Comment by yooogurt
12 hours ago
> if you want to back this file up regularly with something like restic, then you will quickly end up in a world of pain: since new mails are not even appended to the end of the file, each cycle of takeout-then-backup essentially produces a new giant file.
As I'm sure the author is aware, Restic will do hash-based chunking so that similar files can be efficiently be backed up.
How similar are two successive Takeout mboxes?
If the order of messages within an mbox is stable, and new emails are inserted somewhere, the delta update might be tiny.
Even if the order of the mbox's messages are ~random, Restic's delta updates will forego large attachments.
It would be great to see empirical figures here: how large is the incremental backup after after a month's emails. How does that compare for each backup strategy?
The pro of sticking with restic is simplicity, and also avoiding the risk of your tool managing to screw up the data.
This risk isn't so bad if it's a mature tool that canonicalises mboxes (e.g. order them by time), but seems risky for something handrolled.
> As I'm sure the author is aware, Restic will do hash-based chunking so that similar files can be efficiently be backed up.
> Even if the order of the mbox's messages are ~random, Restic's delta updates will forego large attachments.
I forget the exact number, but the rolling hashes for Restic and Borg are tuned to produce chunks sizes on the order of an entire megabyte.

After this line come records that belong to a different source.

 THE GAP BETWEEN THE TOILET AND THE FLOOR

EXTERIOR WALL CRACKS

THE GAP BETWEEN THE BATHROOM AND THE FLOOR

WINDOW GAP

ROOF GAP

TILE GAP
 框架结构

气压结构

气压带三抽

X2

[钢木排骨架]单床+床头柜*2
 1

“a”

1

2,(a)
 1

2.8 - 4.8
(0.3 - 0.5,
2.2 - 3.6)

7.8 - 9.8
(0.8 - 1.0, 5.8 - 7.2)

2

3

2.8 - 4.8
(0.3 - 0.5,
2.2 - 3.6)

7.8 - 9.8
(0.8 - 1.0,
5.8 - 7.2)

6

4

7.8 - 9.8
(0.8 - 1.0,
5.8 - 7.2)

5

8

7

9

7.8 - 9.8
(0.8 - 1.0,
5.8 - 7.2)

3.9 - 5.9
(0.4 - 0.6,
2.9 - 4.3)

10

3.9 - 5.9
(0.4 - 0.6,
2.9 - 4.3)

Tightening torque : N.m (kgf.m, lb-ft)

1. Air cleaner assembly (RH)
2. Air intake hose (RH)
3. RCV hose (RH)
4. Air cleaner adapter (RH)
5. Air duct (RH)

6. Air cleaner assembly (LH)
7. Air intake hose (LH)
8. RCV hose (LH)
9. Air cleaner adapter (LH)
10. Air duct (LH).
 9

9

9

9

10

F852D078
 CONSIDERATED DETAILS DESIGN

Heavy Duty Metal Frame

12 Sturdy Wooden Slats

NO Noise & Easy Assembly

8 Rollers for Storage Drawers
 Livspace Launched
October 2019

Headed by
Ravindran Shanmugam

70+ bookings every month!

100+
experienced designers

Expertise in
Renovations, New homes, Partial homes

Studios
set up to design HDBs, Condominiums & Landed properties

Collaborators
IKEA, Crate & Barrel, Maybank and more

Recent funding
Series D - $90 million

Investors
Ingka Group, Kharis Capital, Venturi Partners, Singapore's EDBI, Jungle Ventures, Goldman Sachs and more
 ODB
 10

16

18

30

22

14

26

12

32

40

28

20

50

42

Which means attachment file sizes need to be many megabytes in order for Restic to be much use, since the full chunk has to fall within the attachment. — You'd lose 0.5MB at both ends of each attachment on average, so a 5MB file would only be 80% deduped.
Nothing against Restic, but it's tuned for file-level backup, and I'm sure it wouldn't be as performant if it used chunks that were small enough to pick apart individual e-mails.
I suggested the author check out ZPAQ, which has a user-tunable average fragment size, and is arguably even simpler than Restic.
The ZPAQ file can then itself be efficiently backed up by Restic.